BIODIVERSITÉ

Carte mentale

Élargissez votre recherche dans Universalis

Vers une sixième crise d'extinction

Avec le succès écologique et économique de l'espèce humaine, on est entré dans la sixième crise d'extinction d'espèces. Les cinq précédentes furent la conséquence de catastrophes géologiques (éruptions volcaniques...) ou astronomiques (chutes de météores), généralement suivies et amplifiées par des changements climatiques et, donc, écologiques. La crise actuelle s'en distingue parce qu'elle est le fait de l'homme (crise anthropique) mais aussi parce qu'elle s'inscrit sur une échelle de temps beaucoup plus restreinte et dans un espace géographique de plus en plus monopolisé par l'homme et ses activités.
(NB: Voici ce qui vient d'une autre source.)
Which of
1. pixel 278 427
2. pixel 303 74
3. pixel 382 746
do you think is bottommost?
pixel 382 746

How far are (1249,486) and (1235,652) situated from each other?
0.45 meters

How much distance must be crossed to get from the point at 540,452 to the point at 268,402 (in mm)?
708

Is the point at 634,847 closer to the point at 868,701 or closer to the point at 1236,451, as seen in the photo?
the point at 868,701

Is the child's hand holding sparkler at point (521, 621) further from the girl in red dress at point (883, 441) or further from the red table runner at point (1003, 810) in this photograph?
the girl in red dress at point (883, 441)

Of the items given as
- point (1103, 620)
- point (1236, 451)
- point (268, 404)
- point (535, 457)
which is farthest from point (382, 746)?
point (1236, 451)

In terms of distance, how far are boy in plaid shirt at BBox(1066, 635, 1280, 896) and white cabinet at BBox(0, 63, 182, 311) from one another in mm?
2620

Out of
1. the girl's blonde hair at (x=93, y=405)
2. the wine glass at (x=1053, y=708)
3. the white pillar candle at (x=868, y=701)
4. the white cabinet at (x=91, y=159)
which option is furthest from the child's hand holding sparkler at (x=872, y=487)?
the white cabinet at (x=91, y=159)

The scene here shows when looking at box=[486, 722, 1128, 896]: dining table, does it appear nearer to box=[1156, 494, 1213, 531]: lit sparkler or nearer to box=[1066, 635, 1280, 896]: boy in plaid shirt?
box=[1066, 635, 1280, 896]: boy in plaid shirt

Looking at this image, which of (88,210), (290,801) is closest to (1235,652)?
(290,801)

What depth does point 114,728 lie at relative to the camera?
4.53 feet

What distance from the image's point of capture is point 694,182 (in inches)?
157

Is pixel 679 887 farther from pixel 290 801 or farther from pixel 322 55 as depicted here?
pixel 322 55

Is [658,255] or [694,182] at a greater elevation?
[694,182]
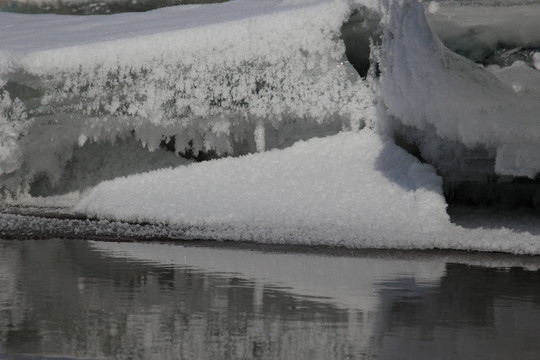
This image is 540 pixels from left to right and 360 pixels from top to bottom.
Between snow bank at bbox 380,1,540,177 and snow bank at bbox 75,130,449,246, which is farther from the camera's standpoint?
snow bank at bbox 75,130,449,246

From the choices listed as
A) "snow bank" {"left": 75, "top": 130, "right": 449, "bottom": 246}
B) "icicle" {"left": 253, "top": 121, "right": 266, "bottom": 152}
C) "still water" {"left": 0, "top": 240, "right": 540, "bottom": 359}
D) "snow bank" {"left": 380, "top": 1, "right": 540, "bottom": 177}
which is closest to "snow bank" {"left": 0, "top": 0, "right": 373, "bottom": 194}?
"icicle" {"left": 253, "top": 121, "right": 266, "bottom": 152}

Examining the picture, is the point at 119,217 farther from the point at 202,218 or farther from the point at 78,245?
the point at 78,245

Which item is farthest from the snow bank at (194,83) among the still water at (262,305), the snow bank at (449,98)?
the still water at (262,305)

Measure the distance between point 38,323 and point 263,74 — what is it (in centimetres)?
569

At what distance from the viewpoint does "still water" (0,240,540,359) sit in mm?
3088

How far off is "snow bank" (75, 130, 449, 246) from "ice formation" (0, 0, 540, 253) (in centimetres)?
2

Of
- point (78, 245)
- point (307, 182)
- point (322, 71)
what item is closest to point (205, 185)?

Elle menace les fondements mêmes d'un développement durable des sociétés humaines.

Elle a pour origine cinq phénomènes : la destruction des écosystèmes (pollutions, déforestation, fragmentation des habitats, etc.) ; la pression excessive sur les espèces exploitées (chassées, pêchées, récoltées ou utilisées à des fins industrielles) ; la prolifération d'espèces exotiques introduites ; le réchauffement climatique ; enfin, les extinctions en cascade qui résultent, par exemple, de la disparition d'une espèce clé. Mais la cause première est évidemment le succès écologique et technologique de l'homme, marquée par une croissance exponentielle de ses besoins en ressources et en espace.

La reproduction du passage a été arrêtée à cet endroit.